You’ve probably seen this exercise done in the gym, but it’s just as effective at home. Just make sure you have a sturdy chair or bench to prop your leg on.

Start with your hands together, palms facing each other, arms straight down. Bend forward at the waist, keeping your back flat and legs straight.

Put one leg up on a chair or bench behind you. Let your other leg hang straight down, keeping your torso parallel to the floor and your core engaged (don’t let yourself sag).

Slowly bend at the elbow, bringing your arms up toward your chest as you pull them back. Lower slowly and repeat 5 times, then switch legs and repeat 5 more times. You can work up to 10 reps per side.

4. Bicep curls

 

Bicep curls
Bicep curls

Congrats on deciding to do a bicep curl!

Here’s everything you need to know about this exercise:

How to do a bicep curl

1. Stand with your feet shoulder-width apart, knees slightly bent.

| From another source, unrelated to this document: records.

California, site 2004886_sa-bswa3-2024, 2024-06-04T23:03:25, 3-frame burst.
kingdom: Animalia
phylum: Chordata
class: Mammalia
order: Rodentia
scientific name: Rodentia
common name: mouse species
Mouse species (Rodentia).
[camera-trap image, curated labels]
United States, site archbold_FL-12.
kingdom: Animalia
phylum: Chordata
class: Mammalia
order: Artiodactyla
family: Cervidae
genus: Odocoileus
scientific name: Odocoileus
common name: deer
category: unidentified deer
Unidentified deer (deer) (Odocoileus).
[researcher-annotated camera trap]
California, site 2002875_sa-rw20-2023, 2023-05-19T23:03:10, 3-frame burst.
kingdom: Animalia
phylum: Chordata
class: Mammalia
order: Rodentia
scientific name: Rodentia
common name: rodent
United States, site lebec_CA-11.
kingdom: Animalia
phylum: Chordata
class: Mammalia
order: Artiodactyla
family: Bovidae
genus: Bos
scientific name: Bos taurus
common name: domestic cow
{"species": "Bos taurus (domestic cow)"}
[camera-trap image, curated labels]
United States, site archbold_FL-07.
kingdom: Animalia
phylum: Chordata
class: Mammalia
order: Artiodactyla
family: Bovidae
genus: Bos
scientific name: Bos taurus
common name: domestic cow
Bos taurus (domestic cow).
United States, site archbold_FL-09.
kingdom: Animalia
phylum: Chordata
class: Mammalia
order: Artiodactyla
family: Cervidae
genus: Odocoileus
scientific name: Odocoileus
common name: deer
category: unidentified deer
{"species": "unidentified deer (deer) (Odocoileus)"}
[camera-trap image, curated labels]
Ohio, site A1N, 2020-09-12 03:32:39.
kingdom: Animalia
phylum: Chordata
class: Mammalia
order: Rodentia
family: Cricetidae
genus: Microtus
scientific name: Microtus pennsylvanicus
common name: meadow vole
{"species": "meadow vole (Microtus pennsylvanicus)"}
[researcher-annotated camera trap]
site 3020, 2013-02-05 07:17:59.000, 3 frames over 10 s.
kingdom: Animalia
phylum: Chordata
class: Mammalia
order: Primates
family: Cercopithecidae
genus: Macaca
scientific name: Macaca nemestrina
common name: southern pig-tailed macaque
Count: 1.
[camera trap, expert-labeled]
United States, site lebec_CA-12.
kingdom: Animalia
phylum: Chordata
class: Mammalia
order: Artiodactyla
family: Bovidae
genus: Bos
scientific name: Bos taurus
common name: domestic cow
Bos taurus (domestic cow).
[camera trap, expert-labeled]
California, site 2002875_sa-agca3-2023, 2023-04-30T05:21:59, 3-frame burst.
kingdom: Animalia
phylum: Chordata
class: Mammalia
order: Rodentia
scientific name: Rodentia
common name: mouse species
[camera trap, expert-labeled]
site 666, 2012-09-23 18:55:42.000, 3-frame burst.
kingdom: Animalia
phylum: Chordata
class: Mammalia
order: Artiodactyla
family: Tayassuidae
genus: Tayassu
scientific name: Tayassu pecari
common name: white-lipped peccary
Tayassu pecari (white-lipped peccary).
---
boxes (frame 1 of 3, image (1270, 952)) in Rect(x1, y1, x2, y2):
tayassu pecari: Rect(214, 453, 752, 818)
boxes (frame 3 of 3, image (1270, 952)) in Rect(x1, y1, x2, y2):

2. Hold a dumbbell in each hand, palms facing forward. Your arms should be at your sides, elbows slightly bent.

3. Keep your upper arms still as you curl the weights up toward your shoulders by bending at the elbow, rotating the wrists as needed so that your palms face your shoulders at the top of the movement. Exhale as you lift.

4. Pause for one second at the top, then slowly lower the weights back down to starting position as you inhale.

5. Lateral raise

 

Lateral raise
Lateral raise

The lateral raise is a great exercise for beginning weight training. It targets the shoulders, and you can use small weights or water bottles as long as you feel the burn.

Stand up straight with your feet shoulder-width apart, holding a weight in each hand. Slowly raise the weights out to the sides until they are at shoulder height. Lower them back down and repeat.